Work item A » Retype a stretch of the passage on slavery at Arlington below word for word, starting at the words "Some slaves had" and ending after the words "in May 1861.".
Work item B » According to the passage on slavery at Arlington below, what did Mrs. Lee entrust to Selina Gray when the Lees left Arlington in May 1861?

Supplied text »
"""
Slavery at Arlington
From its earliest days, Arlington House was home not only to the Custis and Lee families who occupied the mansion, but also to dozens of slaves who lived and labored on the estate.
For nearly sixty years, Arlington functioned as a complex society made up of owners and slaves, whites and blacks. To some observers, on the surface, Arlington appeared as a harmonious community in which owner and slave often lived and worked side by side. Yet an invisible gulf separated the two, as slaves were the legal property of their owners. The enslaved possessed no rights, could not enter into legally binding contracts, and could be permanently separated from their families at a moment's notice. The contributions of the Arlington slaves have been a vital component of Arlington House's history from the beginning.
In 1802, the first slaves to inhabit Arlington arrived at the estate with their owner, George Washington Parke Custis. The grandson of Martha Washington and adopted grandson of George Washington, Custis had grown up at Mount Vernon, as had many of his slaves. Upon Martha Washington's death, Custis inherited her slaves and purchased others who belonged to his mother, Eleanor Custis Stuart. In all, Custis owned nearly 200 slaves and as many as 63 lived and worked at Arlington. (The others worked on his other two plantations, White House and Romancoke, located on the Pamunkey River near Richmond, Virginia.)
Once at Arlington, the slaves constructed log cabins for their homes and began work on the main house. Using the red clay soil from the property and shells from the Potomac river, they made the bricks and stucco used in the walls and exterior of the house. The slaves also harvested timber from the Arlington forest, which was used for the interior flooring and supports. Day to day, the slaves were responsible for keeping up the house and laboring on the plantation, working to harvest corn and wheat which was sold at a market in the city of Washington.
Some slaves had very close relationships with the Lee and Custis members, though these relationships were very much governed by the racial hierarchy which existed between the slaves and slaveholders. Mr. Custis relied heavily on his carriage driver, Daniel Dotson, and Mrs. Lee had a very personal relationship with the head housekeeper, Selina Gray. As Mary's arthritis increasingly restricted her activities through the years, she depended on Selina for assistance with basic tasks. A reflection of their relationship, Mrs. Lee entrusted Selina with the keys to the plantation at the time of the Lees' evacuation from Arlington in May 1861.
There is evidence that some slaves at Arlington had opportunities which were not widely afforded to slaves elsewhere. Mrs. Custis, a devout Episcopalian, tutored slaves in basic reading and writing so that each could read the Bible. Mrs. Lee and her daughters continued this practice even though Virginia law prohibited the education of slaves by the 1840s. Mrs. Custis also persuaded her husband to free several women and children.
"""
Data below »
"""
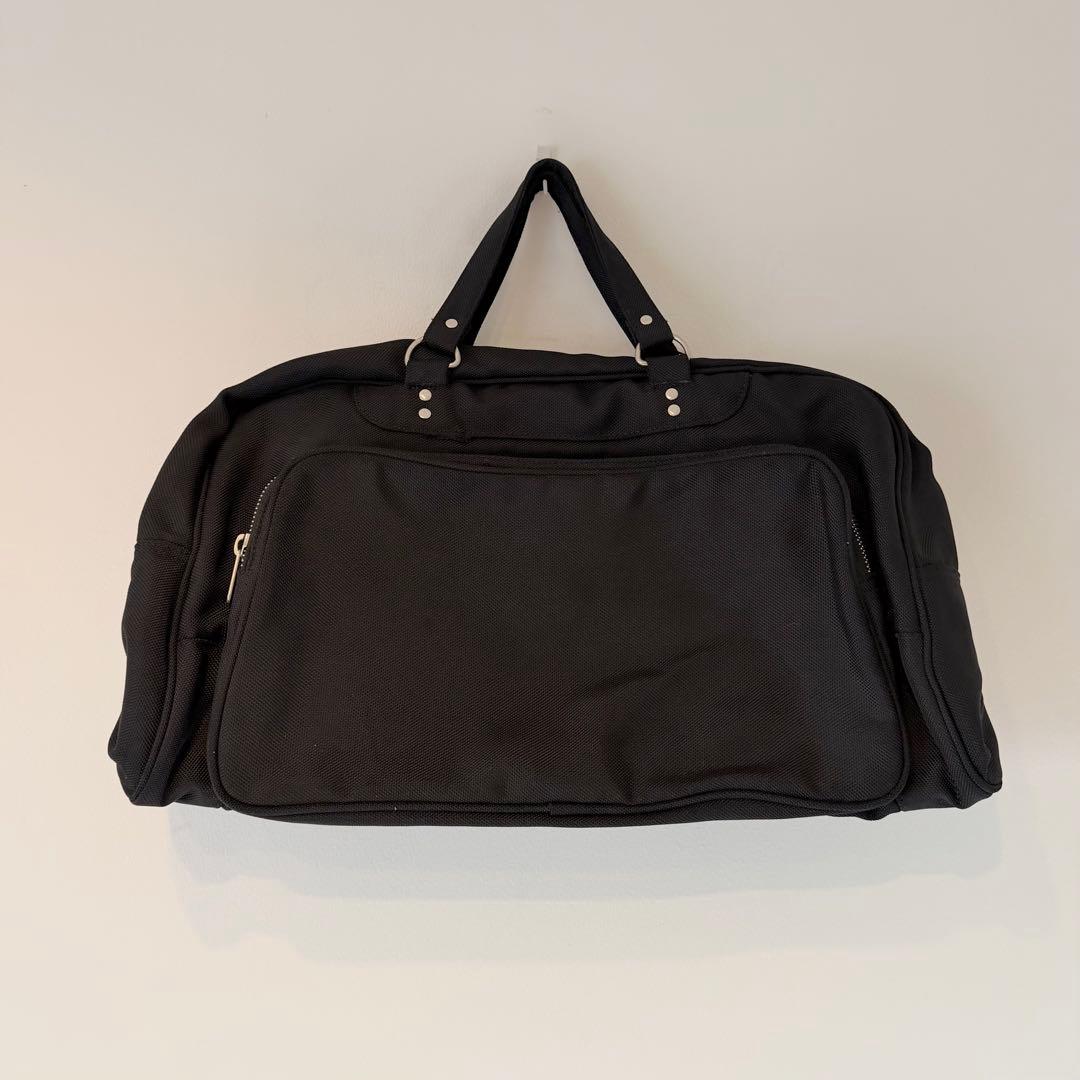 COMME des GARCONS SHIRT 大容量ボストンバッグ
"""
Result A »
Some slaves had very close relationships with the Lee and Custis members, though these relationships were very much governed by the racial hierarchy which existed between the slaves and slaveholders. Mr. Custis relied heavily on his carriage driver, Daniel Dotson, and Mrs. Lee had a very personal relationship with the head housekeeper, Selina Gray. As Mary's arthritis increasingly restricted her activities through the years, she depended on Selina for assistance with basic tasks. A reflection of their relationship, Mrs. Lee entrusted Selina with the keys to the plantation at the time of the Lees' evacuation from Arlington in May 1861.

Result B » She entrusted Selina Gray with the keys to the plantation.